SQLite Forum

Timeline
Login

2 forum posts by user Benjamin

2021-07-11
13:48 Reply: Opening a DB with SQLITE_OPEN_EXCLUSIVE (artifact: 5a4026484c user: Benjamin)

I am happy this found its way into SQLite. Thank you Richard Hipp.

2021-06-15
12:13 Reply: Opening a DB with SQLITE_OPEN_EXCLUSIVE (artifact: bc77278d58 user: Benjamin)

I'm the anonymous who wrote (6), I created an account now :)

Yeah, it's not actually a bug, the documentation exhaustively lists the flags you can use and SQLITE_OPEN_EXCLUSIVE is simply not among them.

What harm would come about if another rogue process created the database in between steps 1 and 2?

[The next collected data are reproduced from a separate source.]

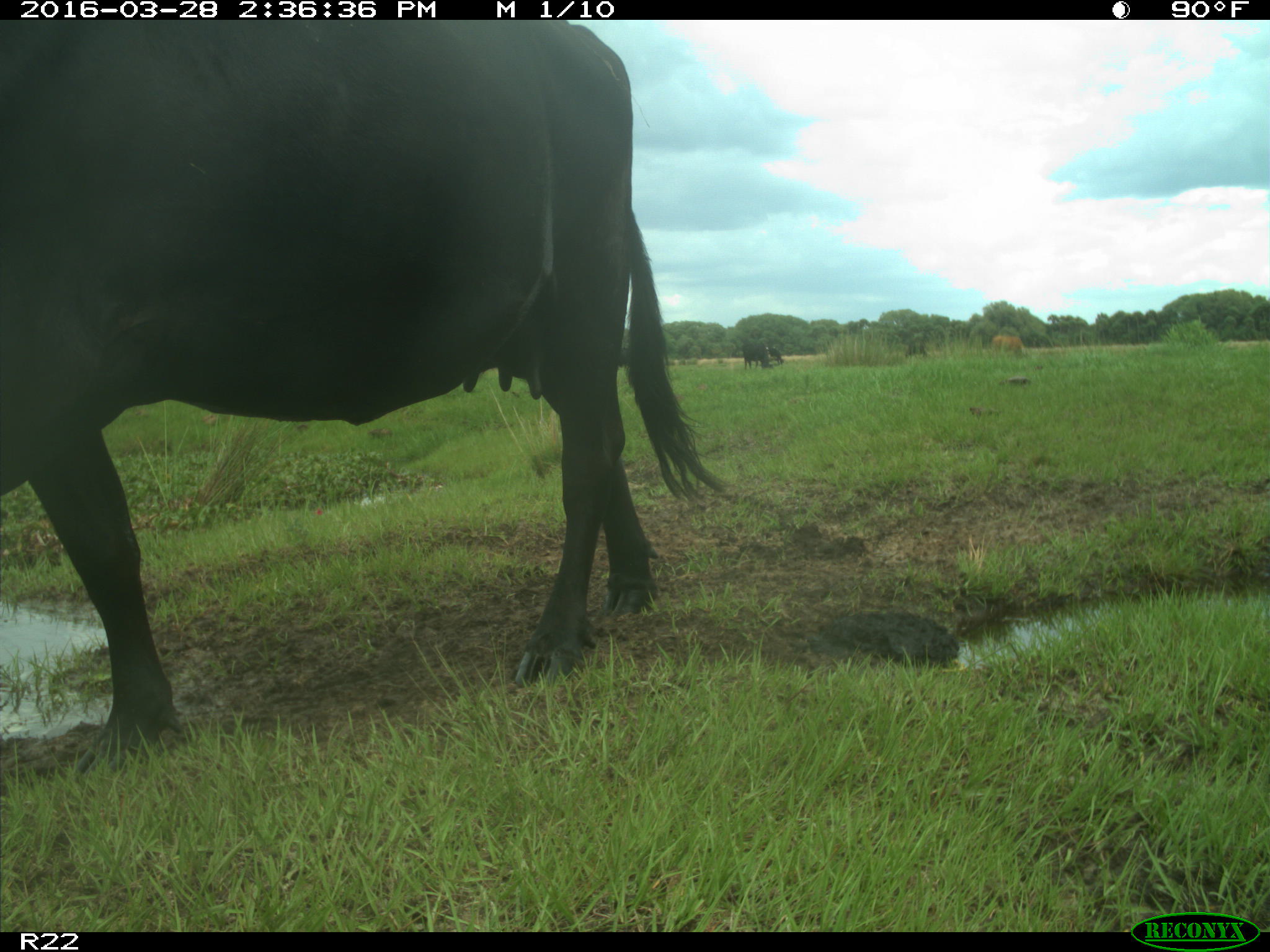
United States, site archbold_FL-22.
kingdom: Animalia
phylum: Chordata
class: Mammalia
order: Artiodactyla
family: Bovidae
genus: Bos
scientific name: Bos taurus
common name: domestic cow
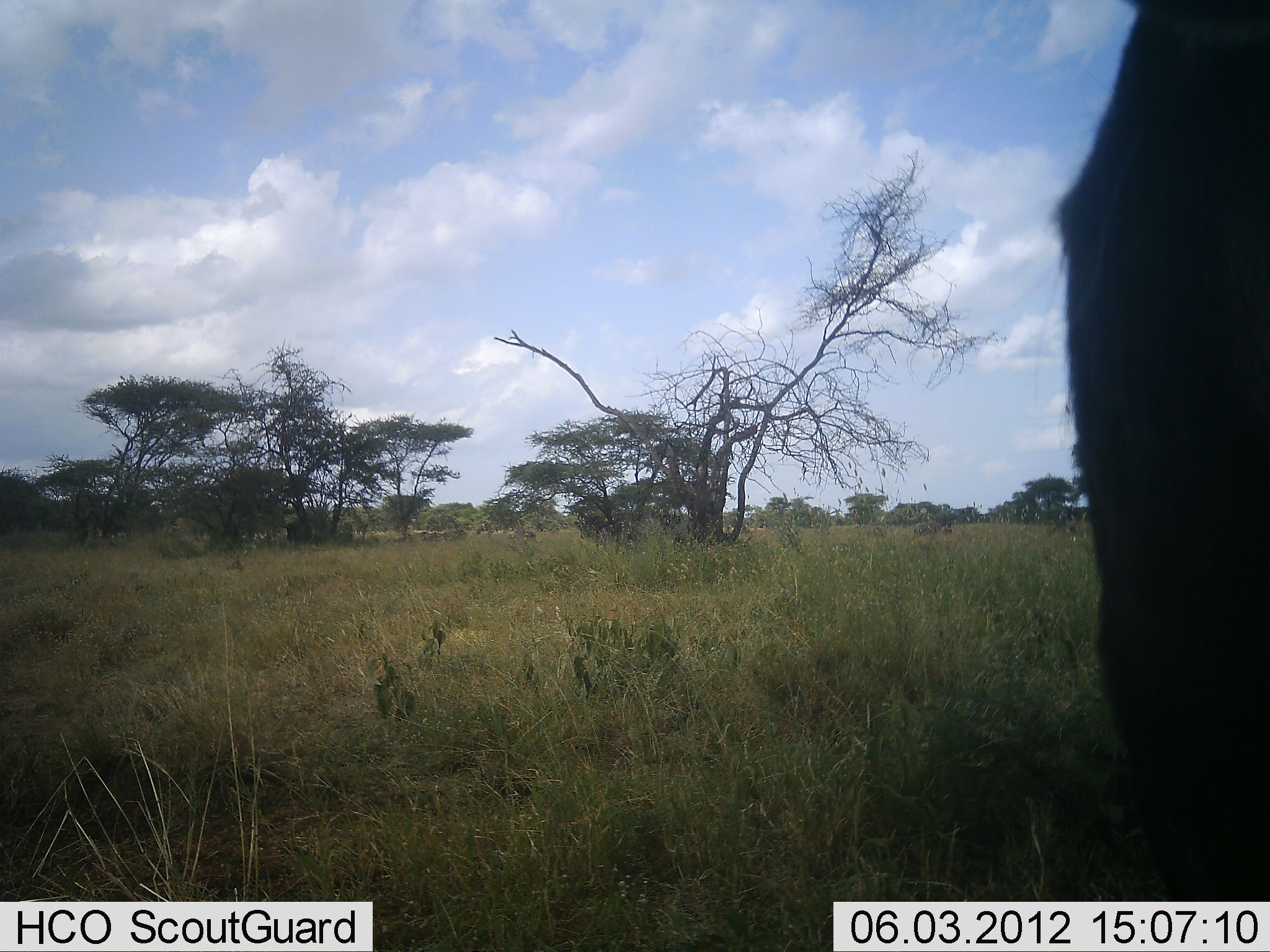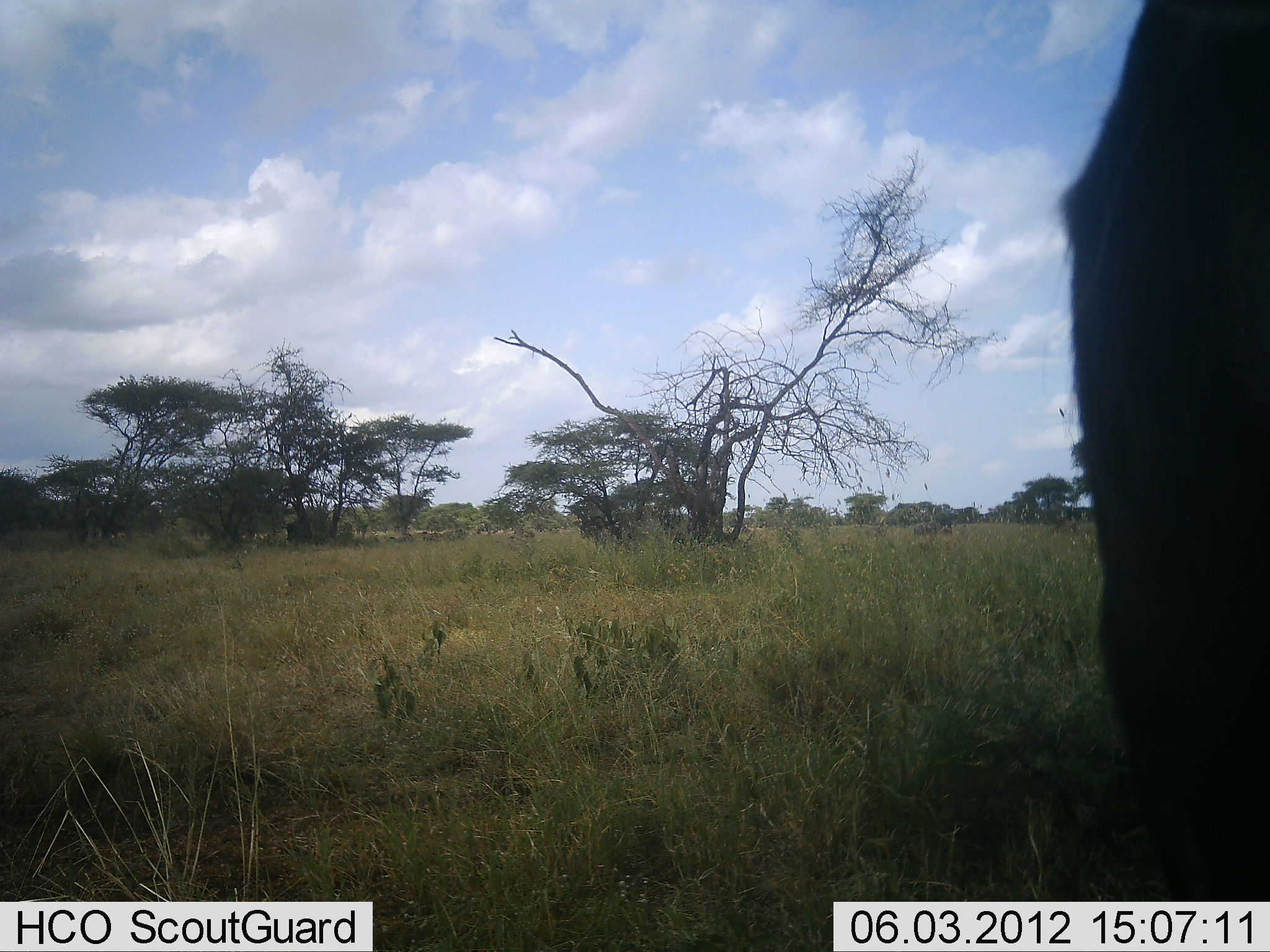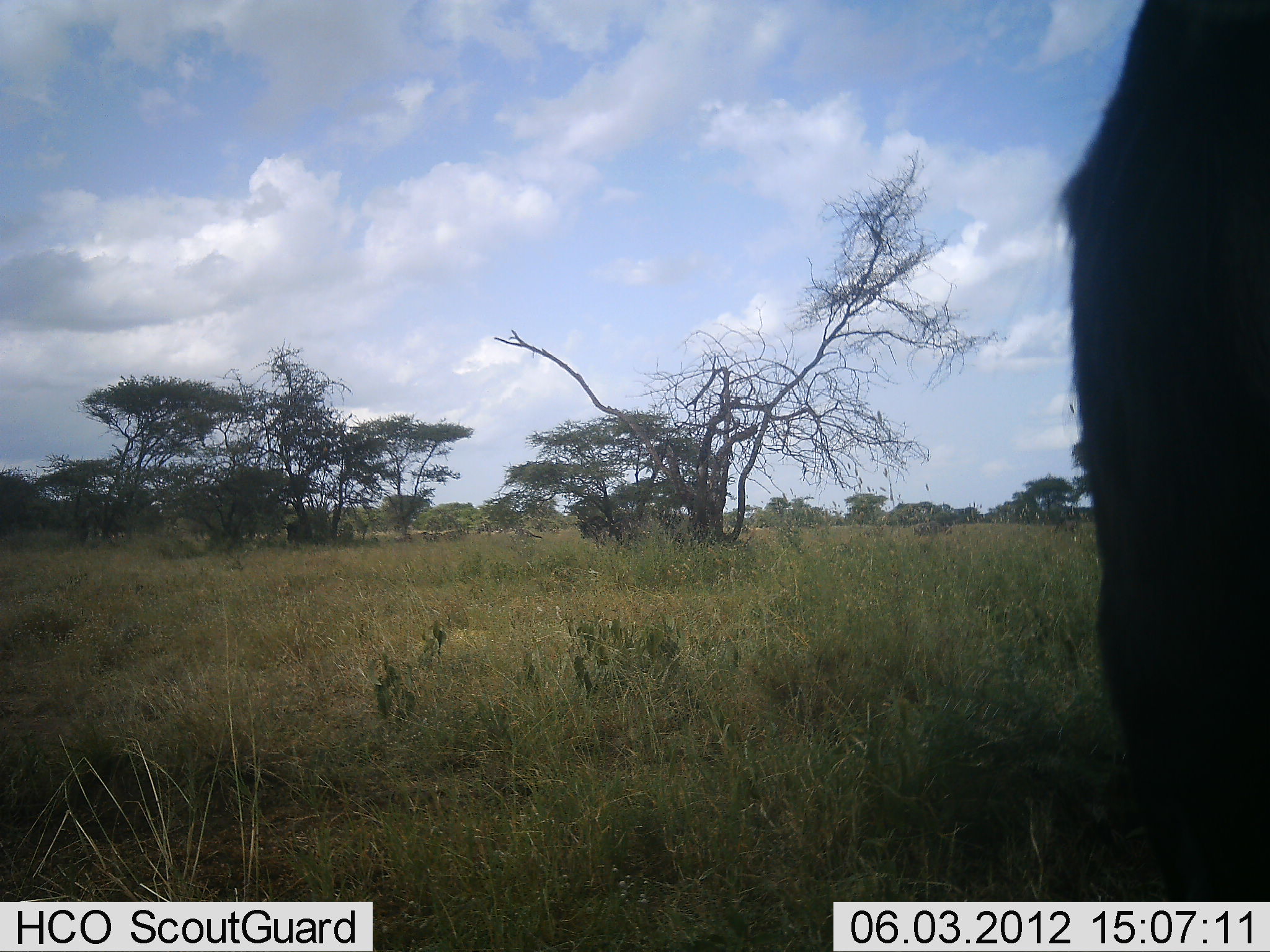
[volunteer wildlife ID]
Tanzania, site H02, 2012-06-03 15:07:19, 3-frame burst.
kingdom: Animalia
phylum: Chordata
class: Mammalia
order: Artiodactyla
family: Bovidae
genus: Connochaetes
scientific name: Connochaetes taurinus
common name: blue wildebeest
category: wildebeest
Wildebeest (blue wildebeest) (Connochaetes taurinus), count 1. Behavior (volunteer vote fractions): standing 100%, resting 0%, moving 0%, interacting 0%. Young present (vote fraction): 0%. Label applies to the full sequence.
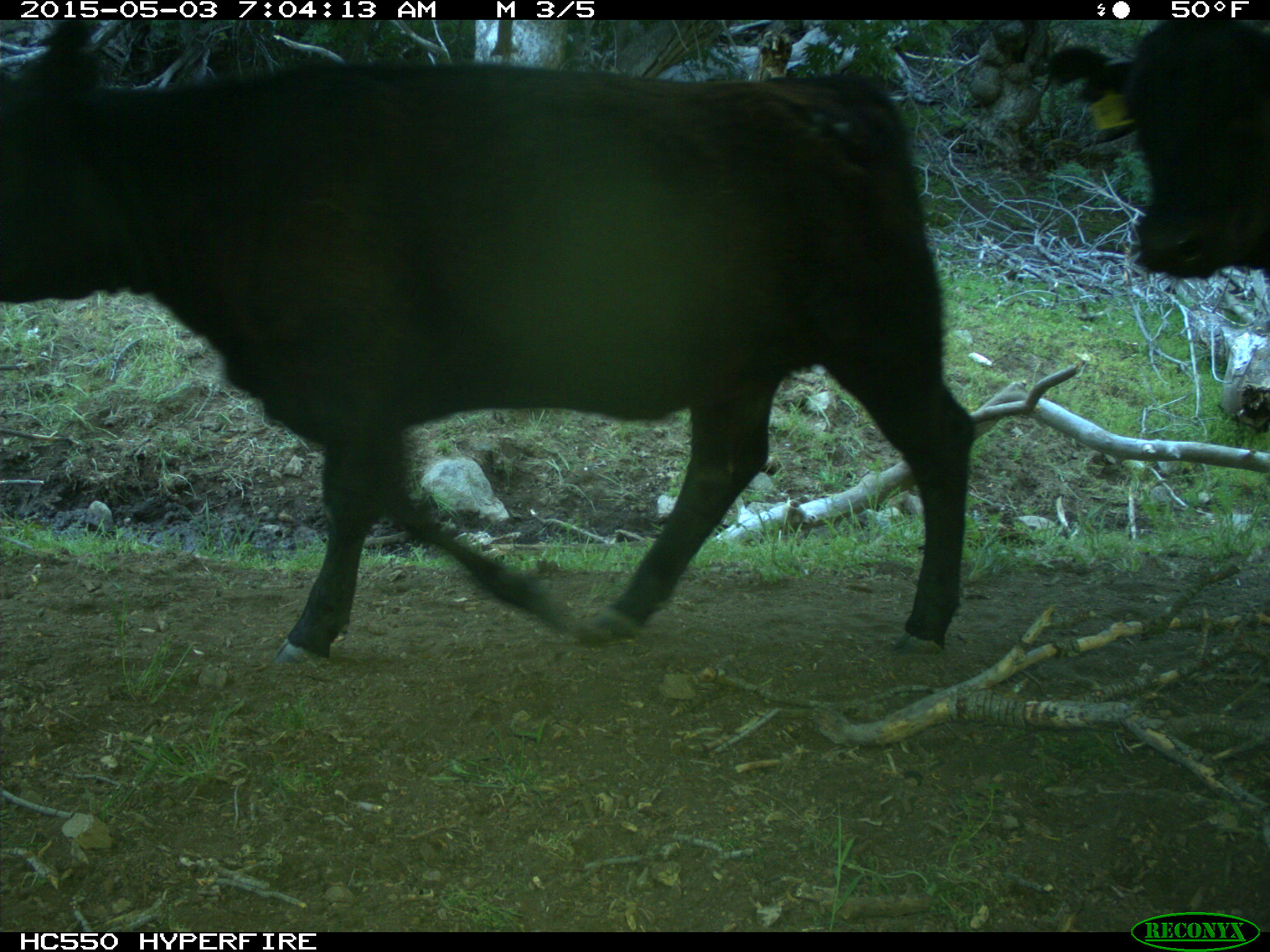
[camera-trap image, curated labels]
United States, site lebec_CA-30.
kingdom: Animalia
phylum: Chordata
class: Mammalia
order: Artiodactyla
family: Bovidae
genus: Bos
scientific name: Bos taurus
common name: domestic cow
Bos taurus (domestic cow).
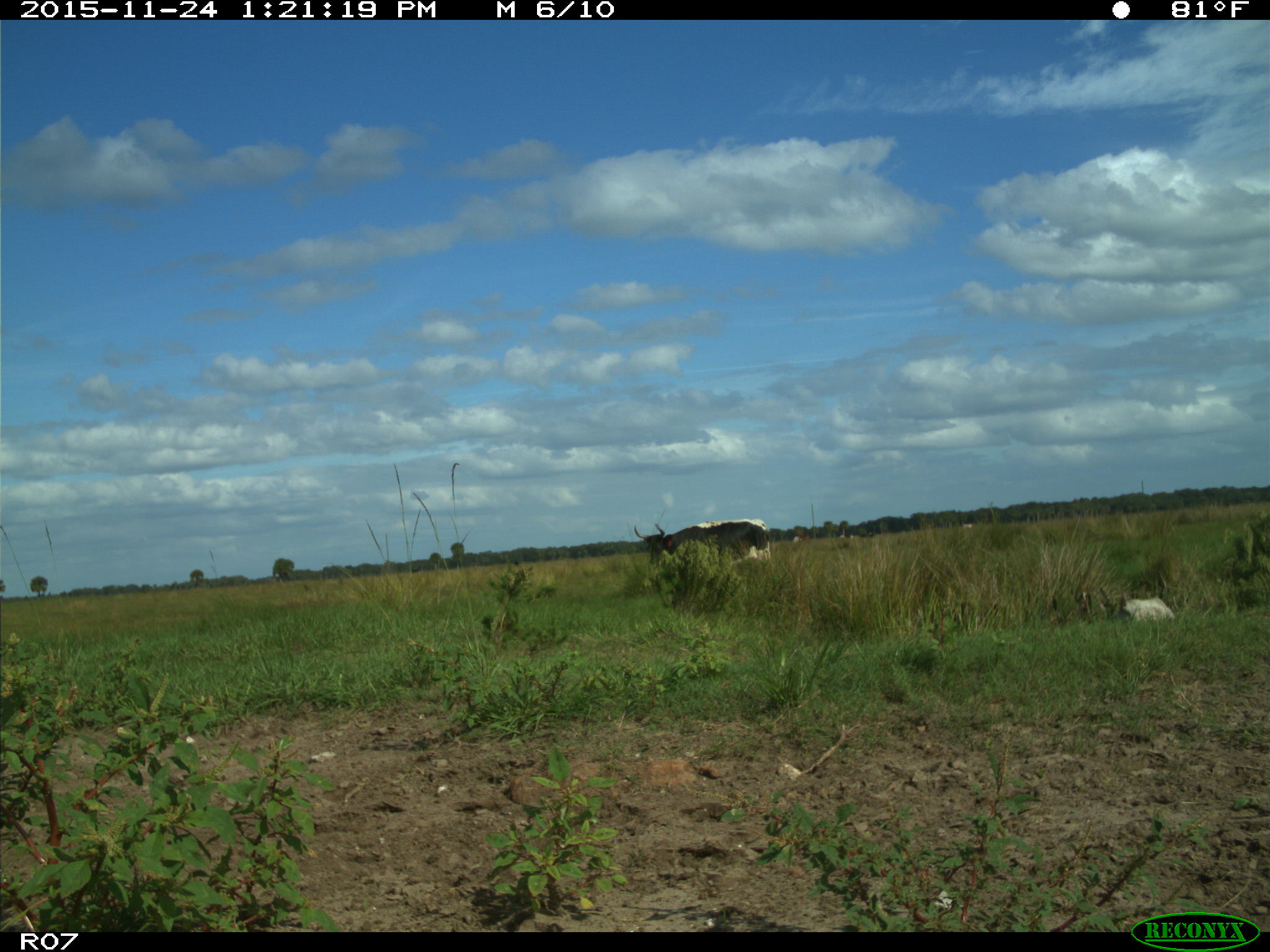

Unfortunately, a detailed response will inevitably lead to a contrived example, as you expected. Suppose you launch the program twice, let's call the instances A and B.

  1. A checks if DB exists. It does not.
  2. B checks if DB exists. It does not.
  3. A creates DB file with sqlite3_open_v2()
  4. A moves on to do initialisation jobs (set up tables, insert rows, etc.)
  5. B opens existing DB file with sqlite3_open_v2(). B also thinks it created the file.
  6. B moves on to do initialisation jobs (set up tables, insert rows, etc.)

I now have to expect races in the initialisation jobs and guess whether there was a race in file creation. This complicates the logic. Of course I could just interpret the failure of CREATE TABLE with "already exists" as such a race condition and back out of the initialisation logic in this case. But now I'm already working around downstream consequences of not knowing whether it was me who created the file. With a working SQLITE_OPEN_EXCLUSIVE, I am reasonably confident that only A will ever run an initialisation job and it will not be possible for any other process to ever run this initialisation job on this database.

Now, I admit that this has never happened to me. You may be correct if you point out that it will never happen to me. What bothers me is that I am forced to write code that suffers from a race condition, especially given the flag to solve it exists and is even used internally. In a similar vein, the open(2) implementers could say: "Do you really need O_EXCL? You could just check for file existence and then create it. A race condition is exceedingly rare. If another program already created it, why does that matter? After all, the file is now there for you to use, and you can handle any races between two processes inside that file."